Don Rafael salió rápidamente de la casa. Miró su reloj: las seis. “Seguro que ‘El Tabardillo’ está ahora en el casino”, se dijo.
–Al casino –ordenó al cochero–.
Mientras el coche cruzaba plazas y calles estrechas, don Rafael se sentía enormemente preocupado porque su intuición profesional le decía que aquella trama contra su cliente estaba muy bien urdida.

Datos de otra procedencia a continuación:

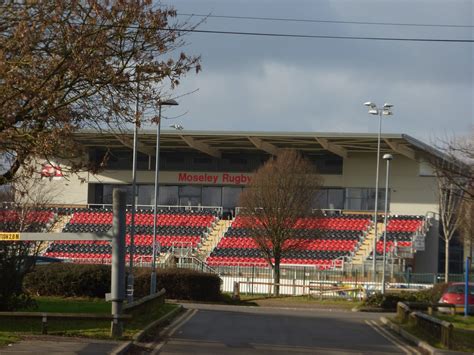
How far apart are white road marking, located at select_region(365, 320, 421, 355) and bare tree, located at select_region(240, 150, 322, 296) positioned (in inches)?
810

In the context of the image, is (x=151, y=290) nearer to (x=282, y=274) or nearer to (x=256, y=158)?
(x=282, y=274)

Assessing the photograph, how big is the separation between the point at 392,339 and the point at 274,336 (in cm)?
308

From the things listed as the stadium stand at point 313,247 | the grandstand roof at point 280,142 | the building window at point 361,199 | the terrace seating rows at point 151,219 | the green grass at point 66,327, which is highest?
the grandstand roof at point 280,142

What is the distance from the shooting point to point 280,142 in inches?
2413

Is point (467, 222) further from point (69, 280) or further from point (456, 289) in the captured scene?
point (69, 280)

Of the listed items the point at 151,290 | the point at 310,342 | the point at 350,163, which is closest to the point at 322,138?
the point at 350,163

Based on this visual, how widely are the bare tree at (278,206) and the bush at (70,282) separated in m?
17.9

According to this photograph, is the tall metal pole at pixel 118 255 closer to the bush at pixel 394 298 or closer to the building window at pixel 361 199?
the bush at pixel 394 298

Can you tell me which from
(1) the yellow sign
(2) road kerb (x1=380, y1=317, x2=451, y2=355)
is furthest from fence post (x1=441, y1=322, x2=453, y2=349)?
(1) the yellow sign

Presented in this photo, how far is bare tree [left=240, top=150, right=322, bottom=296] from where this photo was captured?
48750mm

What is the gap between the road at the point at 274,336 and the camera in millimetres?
17547

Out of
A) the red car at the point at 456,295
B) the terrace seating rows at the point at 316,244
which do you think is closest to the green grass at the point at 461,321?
the red car at the point at 456,295

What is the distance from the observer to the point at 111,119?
1584 cm

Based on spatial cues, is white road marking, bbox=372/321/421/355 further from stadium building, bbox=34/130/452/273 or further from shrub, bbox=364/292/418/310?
stadium building, bbox=34/130/452/273
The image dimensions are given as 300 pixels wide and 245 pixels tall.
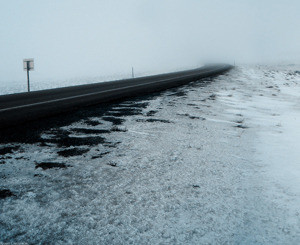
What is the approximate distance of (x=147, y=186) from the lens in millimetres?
2684

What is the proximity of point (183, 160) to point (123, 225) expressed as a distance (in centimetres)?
165

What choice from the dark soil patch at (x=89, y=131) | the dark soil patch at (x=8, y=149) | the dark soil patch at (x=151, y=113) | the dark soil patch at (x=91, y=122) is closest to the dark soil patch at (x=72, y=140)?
the dark soil patch at (x=89, y=131)

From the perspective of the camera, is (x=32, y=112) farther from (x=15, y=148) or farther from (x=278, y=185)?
(x=278, y=185)

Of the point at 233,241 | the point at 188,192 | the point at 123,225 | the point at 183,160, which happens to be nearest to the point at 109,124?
the point at 183,160

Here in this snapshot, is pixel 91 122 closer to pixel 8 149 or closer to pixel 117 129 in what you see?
pixel 117 129

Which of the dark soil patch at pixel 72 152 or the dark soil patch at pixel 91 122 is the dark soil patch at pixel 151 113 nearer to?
the dark soil patch at pixel 91 122

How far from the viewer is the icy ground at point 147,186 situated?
76.9 inches

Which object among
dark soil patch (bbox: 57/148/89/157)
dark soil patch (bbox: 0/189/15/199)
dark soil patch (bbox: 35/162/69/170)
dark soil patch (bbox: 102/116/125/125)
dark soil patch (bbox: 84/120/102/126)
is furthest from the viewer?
dark soil patch (bbox: 102/116/125/125)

Sumido en esta grave preocupación, miraba don Rafael las largas fachadas blancas de las bodegas, con ventanas a la altura de las carreras cubiertas con esterones de esparto. No parecía que estuviera cruzando una de las ciudades más industriales del país, ya que no se veía en ella chimeneas ni humo. Ocurría lo mismo en todas las ciudades que tenían la suerte de vivir del vino, que es industria de interiores, penumbras y silencio. El vino, para hacerse, no requiere labores ruidosas ni una compleja manufactura, sino que –por lo menos, el de aquella comarca– se hace a sí mismo: primero, el mosto; luego, el desliado, la añada; después, el trasiego a las criaderas; de ellas, a las soleras y, por fin, el embotellado.
Su inquietud aumentó todavía más cuando, al llegar al casino, el conserje le informó de que ‘El Tabardillo’ se encontraba en la feria de un pueblo de la sierra tratando la venta de unas reatas de mulas, y de que –según había oído decir a otro socio– estaría allí por lo menos una semana.
Don Rafael sintió que la desesperación le podía. El corazón empezó a latirle como si quisiera escapársele del pecho.
Pronto, sin embargo, recuperó su aplomo y escribió allí mismo una nota, encargándole a un botones que la llevara a casa de ‘El Tabardillo’, advirtiendo a quien la recogiera que se trataba de un asunto que no admitía demora alguna. En la nota le pedía que, tan pronto como llegara, acudiera enseguida a su despacho.